The prognosis for patients with metastatic pancreatic cancer is extremely poor, with a median survival time of 3-6 months [2]. The standard cytotoxic treatment is gemcitabine [5]. However, the addition of other agents such as cisplatin, irinotecan, oxaliplatin, taxanes and biologically targeted agents has shown higher response rates [7]. According to a recently published meta-analysis, gemcitabine in combination with capecitabine or oxaliplatin is associated with improved overall survival and overall response rates in locally advanced and metastatic pancreatic cancer patients, while the gemcitabine/cisplatin combination showed no survival benefit compared to the gemcitabine monotherapy [8].

For refractory pancreatic cancer, however, there is no consensus regarding the optimal treatment. Oettle et al. [9], when they evaluated FOLFOX as a second-line treatment in advanced pancreatic cancer, found that chemotherapy offers better overall survival to refractory patients as compared to best supportive care. According to the final results of the CONKO-003 trial, the addition of oxaliplatin to 5-FU and leucovorin improves overall survival and progression-free survival when compared to treatment with 5-FU and leucovorin alone [10]. Some studies have demonstrated the efficacy of gemcitabine/oxaliplatin combination chemotherapy as second-line treatment [11]. Combination of oxaliplatin and capecitabine after treatment failure with gemcitabine has shown some activity [6]. Paclitaxel as monotherapy has considerable efficacy and low toxicity in second-line treatment [12], as does FOLFIRI [13]. Bevacizumab and erlotinib combination showed poor results [14], as did the use of sunitinib as a single agent [15]. Overall, little progress has been made so far in the field of refractory pancreatic cancer treatment, and there is no evidence-based treatment recommended for these patients.

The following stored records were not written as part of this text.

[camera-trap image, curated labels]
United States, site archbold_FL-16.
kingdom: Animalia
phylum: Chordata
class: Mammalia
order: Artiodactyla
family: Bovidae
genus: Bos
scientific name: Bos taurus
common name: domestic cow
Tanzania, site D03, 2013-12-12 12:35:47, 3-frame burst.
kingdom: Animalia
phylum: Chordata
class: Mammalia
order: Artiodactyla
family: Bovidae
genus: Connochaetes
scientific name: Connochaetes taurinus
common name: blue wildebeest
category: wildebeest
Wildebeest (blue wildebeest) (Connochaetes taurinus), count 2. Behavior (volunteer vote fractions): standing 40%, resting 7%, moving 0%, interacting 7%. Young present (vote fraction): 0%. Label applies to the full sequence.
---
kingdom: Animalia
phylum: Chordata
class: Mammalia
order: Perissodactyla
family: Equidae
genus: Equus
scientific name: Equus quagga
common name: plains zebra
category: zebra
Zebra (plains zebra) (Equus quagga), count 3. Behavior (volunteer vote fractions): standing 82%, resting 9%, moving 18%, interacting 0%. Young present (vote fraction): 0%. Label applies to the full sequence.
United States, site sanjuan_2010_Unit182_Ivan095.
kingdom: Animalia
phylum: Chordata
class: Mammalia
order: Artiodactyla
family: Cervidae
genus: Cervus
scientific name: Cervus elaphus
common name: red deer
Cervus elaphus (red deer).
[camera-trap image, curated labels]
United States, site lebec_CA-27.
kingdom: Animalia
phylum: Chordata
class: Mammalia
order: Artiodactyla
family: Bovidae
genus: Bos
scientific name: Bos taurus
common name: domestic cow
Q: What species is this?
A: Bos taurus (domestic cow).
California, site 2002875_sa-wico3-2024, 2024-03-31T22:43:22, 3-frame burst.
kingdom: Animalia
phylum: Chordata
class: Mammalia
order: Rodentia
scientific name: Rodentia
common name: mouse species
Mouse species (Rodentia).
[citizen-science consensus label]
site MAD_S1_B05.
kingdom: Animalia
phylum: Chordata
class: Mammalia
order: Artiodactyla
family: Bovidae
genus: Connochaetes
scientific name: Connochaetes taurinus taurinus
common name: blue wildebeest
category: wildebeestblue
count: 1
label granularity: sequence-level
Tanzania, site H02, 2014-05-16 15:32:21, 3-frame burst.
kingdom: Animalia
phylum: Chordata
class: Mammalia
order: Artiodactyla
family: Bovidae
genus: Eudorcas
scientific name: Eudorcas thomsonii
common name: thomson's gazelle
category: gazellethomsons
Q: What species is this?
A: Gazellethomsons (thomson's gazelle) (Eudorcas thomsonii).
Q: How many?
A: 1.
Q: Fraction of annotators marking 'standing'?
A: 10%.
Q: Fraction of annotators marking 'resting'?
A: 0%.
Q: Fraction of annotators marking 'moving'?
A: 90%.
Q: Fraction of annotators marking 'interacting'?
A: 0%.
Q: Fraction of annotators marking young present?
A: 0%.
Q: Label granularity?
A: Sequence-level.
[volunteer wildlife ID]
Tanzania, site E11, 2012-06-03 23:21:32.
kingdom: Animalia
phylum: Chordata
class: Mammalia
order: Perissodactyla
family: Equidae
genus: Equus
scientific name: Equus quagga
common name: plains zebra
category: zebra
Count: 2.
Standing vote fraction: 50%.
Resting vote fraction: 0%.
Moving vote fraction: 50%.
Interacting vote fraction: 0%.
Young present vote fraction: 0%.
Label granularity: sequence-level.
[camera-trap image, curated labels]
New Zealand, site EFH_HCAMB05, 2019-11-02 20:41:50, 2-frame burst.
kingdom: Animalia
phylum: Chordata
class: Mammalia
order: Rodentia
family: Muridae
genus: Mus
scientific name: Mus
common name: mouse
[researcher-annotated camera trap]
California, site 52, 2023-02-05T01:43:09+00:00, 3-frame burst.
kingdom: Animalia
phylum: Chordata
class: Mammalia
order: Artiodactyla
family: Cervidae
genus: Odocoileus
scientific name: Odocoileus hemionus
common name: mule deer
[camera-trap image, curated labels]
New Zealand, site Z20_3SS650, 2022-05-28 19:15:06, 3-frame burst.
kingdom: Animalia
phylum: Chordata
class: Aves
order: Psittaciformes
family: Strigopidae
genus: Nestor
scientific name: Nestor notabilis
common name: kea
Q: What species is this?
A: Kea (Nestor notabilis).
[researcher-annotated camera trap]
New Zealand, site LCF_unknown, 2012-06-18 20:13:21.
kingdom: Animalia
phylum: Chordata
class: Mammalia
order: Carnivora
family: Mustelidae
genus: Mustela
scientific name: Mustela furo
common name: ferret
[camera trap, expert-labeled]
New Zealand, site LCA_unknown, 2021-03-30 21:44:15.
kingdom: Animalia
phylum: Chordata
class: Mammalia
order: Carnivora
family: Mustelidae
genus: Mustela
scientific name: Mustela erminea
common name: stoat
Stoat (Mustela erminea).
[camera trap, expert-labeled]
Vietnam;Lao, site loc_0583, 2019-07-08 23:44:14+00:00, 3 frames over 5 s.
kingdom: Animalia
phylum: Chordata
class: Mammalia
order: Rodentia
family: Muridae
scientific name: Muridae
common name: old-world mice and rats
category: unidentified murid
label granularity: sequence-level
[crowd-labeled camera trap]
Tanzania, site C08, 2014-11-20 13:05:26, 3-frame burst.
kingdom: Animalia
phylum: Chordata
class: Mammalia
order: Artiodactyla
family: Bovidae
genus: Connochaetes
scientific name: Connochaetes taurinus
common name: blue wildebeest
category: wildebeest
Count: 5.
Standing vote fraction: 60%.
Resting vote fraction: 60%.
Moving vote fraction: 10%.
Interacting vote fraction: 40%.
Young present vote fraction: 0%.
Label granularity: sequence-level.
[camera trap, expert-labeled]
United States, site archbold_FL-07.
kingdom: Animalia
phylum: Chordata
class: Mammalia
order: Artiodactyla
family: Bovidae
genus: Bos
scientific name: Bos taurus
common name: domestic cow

Cisplatin monotherapy is seldom considered in modern treatment of refractory pancreatic cancer, although it is a widely used chemotherapeutic drug and the first member of a class of platinum-containing anticancer drugs. The number of patients initially responding to this therapy is high; however, the majority of cancer patients eventually relapse with cisplatin-resistant disease. According to our possibilities and clinical experience, we introduced cisplatin administered by bi-weekly infusion as third-line chemotherapy in our patient. This resulted in a remarkable response, providing 18 months of disease stability and contributing to a 5-year survival in an initially unresectable patient with liver and lymph node metastases. Thus, although today surpassed by new exciting drugs and their combinations, cisplatin monotherapy should be considered in refractory pancreatic cancer patients with satisfactory serum creatinine levels. It represents a valuable option in these patients, especially when one is faced with non-medical limitations in form of means restriction.